> _Required actions_
[a] List every person named in the news story about the race for a coronavirus vaccine.
[b] Write the next few sentences of the news story about the race for a coronavirus vaccine, picking up after its last sentence.

> _Text section_

Renewed hope in the race to find a coronavirus vaccine

Credit: ITV Meridian

There is renewed hope that a coronavirus vaccine could be available by the end of the year, as another company enters the race.

Commercial pharmaceutical company Pfizer, based in Sandwich in Kent, has begun human trials in the US and Germany, while a government-backed trial is underway at the University of Oxford.

Credit: Pfizer

Pfizer is working alongside BioNTech, with headquarters in Germany, to test four different vaccines.

If successful, Pfizer says it is aiming to produce a million doses by the start of next year.

Despite being a commercial company, Medical Director Berkeley Phillips says they would want the vaccine to be accessible to as many people as possible.

At the moment the University of Oxford has said very little on the progress of its trial.

However AstraZeneca has said it has the capacity to manufacture one billion doses of Oxford’s potential Covid-19 vaccine and will begin supply in September.

The pharmaceutical firm said it has secured the first agreements for at least 400 million doses of the vaccine.

Tony and Katie Viney, and daughter Rhiannon, are among 1100 participants in the Oxford study Credit: ITV Meridian

Tony and Katie Viney from Bicester, along with their daughter Rhiannon, who are among 1100 participants in the Oxford study, say the trial is going well.

> _Given entries_
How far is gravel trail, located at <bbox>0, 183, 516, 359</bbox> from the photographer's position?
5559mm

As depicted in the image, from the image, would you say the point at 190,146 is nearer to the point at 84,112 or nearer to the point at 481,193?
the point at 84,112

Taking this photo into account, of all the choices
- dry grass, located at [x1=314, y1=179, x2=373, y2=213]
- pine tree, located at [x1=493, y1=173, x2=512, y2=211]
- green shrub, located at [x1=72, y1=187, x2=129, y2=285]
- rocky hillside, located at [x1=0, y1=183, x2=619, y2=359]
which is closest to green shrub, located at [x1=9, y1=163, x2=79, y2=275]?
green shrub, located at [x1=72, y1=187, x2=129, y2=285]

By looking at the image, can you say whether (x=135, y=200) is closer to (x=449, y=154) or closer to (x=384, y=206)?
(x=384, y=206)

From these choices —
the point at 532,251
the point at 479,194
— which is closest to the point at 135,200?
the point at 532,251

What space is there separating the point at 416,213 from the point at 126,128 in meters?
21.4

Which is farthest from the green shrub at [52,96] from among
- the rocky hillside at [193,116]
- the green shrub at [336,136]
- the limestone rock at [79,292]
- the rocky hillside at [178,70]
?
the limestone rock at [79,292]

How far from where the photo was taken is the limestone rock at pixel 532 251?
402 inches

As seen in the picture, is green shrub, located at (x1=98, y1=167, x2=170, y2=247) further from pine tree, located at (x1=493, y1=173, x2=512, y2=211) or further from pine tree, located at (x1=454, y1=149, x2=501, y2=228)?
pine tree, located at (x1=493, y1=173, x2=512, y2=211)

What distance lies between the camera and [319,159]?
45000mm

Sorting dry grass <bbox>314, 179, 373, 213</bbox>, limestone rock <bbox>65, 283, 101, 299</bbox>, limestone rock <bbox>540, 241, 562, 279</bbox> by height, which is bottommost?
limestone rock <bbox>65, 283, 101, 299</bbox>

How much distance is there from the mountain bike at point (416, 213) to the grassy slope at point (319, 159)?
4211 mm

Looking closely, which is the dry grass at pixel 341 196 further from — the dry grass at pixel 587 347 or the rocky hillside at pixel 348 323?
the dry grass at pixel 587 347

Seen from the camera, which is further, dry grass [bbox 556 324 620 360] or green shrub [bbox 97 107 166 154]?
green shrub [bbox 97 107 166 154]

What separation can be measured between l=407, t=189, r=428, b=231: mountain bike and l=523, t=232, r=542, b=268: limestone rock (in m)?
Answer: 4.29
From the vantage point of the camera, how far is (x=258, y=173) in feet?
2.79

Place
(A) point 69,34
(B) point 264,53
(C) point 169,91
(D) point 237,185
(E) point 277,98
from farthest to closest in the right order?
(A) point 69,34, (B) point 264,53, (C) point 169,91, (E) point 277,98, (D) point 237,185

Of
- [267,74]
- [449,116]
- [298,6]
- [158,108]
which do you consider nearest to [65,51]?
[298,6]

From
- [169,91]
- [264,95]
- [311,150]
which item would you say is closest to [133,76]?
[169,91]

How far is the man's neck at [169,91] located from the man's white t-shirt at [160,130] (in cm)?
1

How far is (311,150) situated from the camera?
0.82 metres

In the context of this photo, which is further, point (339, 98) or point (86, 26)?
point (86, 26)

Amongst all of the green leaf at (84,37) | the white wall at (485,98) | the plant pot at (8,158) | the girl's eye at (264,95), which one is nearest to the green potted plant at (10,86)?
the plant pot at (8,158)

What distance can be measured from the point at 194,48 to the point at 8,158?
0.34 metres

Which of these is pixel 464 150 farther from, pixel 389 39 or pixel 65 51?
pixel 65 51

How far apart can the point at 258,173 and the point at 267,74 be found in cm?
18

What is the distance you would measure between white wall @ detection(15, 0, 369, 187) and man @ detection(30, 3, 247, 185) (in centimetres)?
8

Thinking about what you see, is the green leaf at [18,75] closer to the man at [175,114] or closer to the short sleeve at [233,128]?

> _Results in order_
[a] Berkeley Phillips, Tony Viney, Katie Viney, Rhiannon

[b]
Katie Viney says: "It's as if we've not had anything. We've had no side effects at all. We've always been hopeful right from the beginning. We know from testing and screening that the only way we're going to get back to normal is with a vaccine. Because until we have one, people are still at risk."

There are now tests to see if hydroxychloroquine is effective in fighting the virus

Elsewhere, a trial to see whether two anti-malaria drugs could prevent Covid-19 has begun in Brighton and Oxford.

More than 40,000 people who work with confirmed or suspected coronavirus patients from Europe, Africa, Asia and South America will take part in the randomised trial, testing to see if hydroxychloroquine is effective in fighting the virus.

The investigation will be led by the Bangkok-based Mahidol Oxford Tropical Medicine Research Unit (MORU), which is supported by the University of Oxford and charity Wellcome.

So far, there have been no conclusions over its safety and effectiveness on coronavirus.

The first UK participants in the new trial can be enrolled at Brighton and Sussex University Hospitals and at Oxford’s John Radcliffe Hospital.

Further testing is expected at another four sites by the end of May, with 25 total locations opened across the UK before July and more planned around the globe.

The team aims to deliver results by the end of 2020.